All priority education colleges will be open from 8 a.m. to 6 p.m. at the start of the September school year, an extension of a measure implemented in 2023 in 200 colleges, Gabriel Attal announced on Friday, December 15, without providing details on this. device. “We are going to go from 200 to 1,100 colleges which will have this system,” declared the Minister of National Education, during a trip to a college in Epinay-sur-Seine (Seine-Saint-Denis) concerned. through experimentation.

In establishments that set up this organization, students are welcomed “before their lessons, after their lessons, with breakfast served to them in the morning”. Support “in homework help, for sporting and cultural activities and for orientation activities” is also offered, he said.

At the start of the school year in September 2024, “600,000 students in France will benefit” from this system, according to the minister, which “unlocks an exceptional envelope of 80 million euros from next year”.

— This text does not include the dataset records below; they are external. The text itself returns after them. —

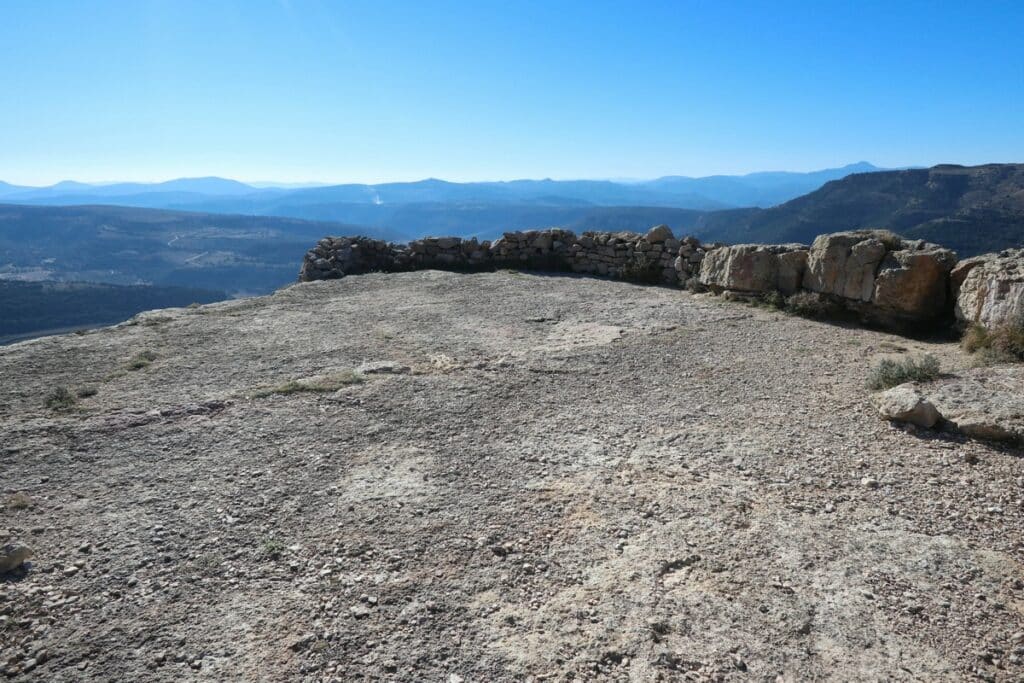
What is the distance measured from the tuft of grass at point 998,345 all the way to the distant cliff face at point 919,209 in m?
22.3

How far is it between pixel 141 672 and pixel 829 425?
20.5ft

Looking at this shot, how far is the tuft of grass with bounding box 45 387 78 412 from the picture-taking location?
22.5 ft

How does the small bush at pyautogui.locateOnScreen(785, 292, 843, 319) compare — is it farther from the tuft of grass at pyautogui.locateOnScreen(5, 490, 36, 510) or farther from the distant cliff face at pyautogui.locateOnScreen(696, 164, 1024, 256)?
the distant cliff face at pyautogui.locateOnScreen(696, 164, 1024, 256)

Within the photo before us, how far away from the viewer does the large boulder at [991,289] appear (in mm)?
8094

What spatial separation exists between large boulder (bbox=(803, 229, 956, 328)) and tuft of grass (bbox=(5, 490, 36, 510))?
1177cm

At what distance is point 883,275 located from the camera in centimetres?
1006

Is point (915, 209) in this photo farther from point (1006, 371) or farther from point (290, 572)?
point (290, 572)

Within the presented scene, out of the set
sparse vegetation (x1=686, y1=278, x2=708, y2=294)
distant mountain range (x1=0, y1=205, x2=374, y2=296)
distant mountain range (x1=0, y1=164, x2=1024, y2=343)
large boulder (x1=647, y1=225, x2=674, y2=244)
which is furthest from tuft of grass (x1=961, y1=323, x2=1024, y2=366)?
distant mountain range (x1=0, y1=205, x2=374, y2=296)

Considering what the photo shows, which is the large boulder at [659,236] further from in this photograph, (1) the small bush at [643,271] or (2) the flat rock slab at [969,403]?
(2) the flat rock slab at [969,403]

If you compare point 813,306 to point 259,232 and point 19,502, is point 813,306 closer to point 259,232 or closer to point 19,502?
point 19,502

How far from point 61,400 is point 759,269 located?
1193 centimetres

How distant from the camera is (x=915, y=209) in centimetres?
4988

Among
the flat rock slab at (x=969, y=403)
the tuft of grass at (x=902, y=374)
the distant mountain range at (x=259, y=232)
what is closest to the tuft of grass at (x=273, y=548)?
the flat rock slab at (x=969, y=403)

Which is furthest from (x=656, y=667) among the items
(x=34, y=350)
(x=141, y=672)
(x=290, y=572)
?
(x=34, y=350)
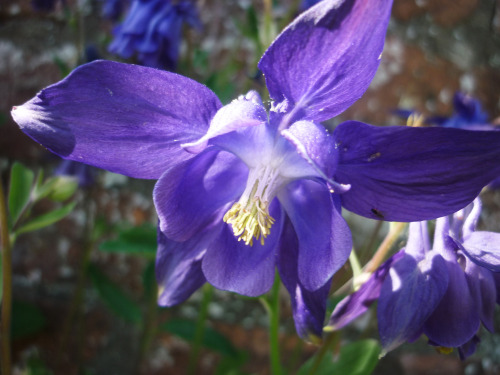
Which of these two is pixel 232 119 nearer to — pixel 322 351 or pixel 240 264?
pixel 240 264

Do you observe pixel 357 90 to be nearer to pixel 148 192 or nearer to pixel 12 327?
pixel 148 192

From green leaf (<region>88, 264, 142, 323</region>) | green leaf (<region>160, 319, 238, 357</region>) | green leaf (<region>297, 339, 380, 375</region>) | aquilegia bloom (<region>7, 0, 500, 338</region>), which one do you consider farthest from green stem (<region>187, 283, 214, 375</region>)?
aquilegia bloom (<region>7, 0, 500, 338</region>)

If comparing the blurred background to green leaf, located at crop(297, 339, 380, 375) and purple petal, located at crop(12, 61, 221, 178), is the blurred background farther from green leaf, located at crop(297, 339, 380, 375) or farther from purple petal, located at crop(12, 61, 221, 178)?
purple petal, located at crop(12, 61, 221, 178)

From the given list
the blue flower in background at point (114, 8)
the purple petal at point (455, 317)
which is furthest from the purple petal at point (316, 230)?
the blue flower in background at point (114, 8)

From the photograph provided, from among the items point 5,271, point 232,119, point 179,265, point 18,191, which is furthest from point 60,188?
point 232,119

Sophie Vénétitay, general secretary of SNES-FSU, regrets “a form of generalization without assessment, which is quite problematic”. “We never got an answer” about the organization of the 200 colleges which have experimented with the system, she adds: “Are all children welcomed from 8 a.m. to 6 p.m.? “, “who intervenes outside of class hours? “, etc.

6,980 colleges, including 731 in REP and 361 in REP

Currently, the opening and closing times of a college or high school are decided by a vote by the establishment’s board of directors. The head of the establishment must then obtain the opinion of the department or region, which takes care of school transport, explained Sophie Vénétitay. “In fact, there are colleges which are already open quite widely,” she added, but “that does not mean that all the students are there from 8 a.m. to 6 p.m..”

France has 6,980 colleges. At the start of the 2022 school year, 731 public colleges were classified in REP (priority education network) and 361 in REP (neighborhoods with major social difficulties), according to ministry figures. Emmanuel Macron announced at the end of June in Marseille that colleges would gradually be open from 8 a.m. to a minimum of 6 p.m. in priority education districts, regretting “the educational inequality” which “is created in these times when the child has been sent home.”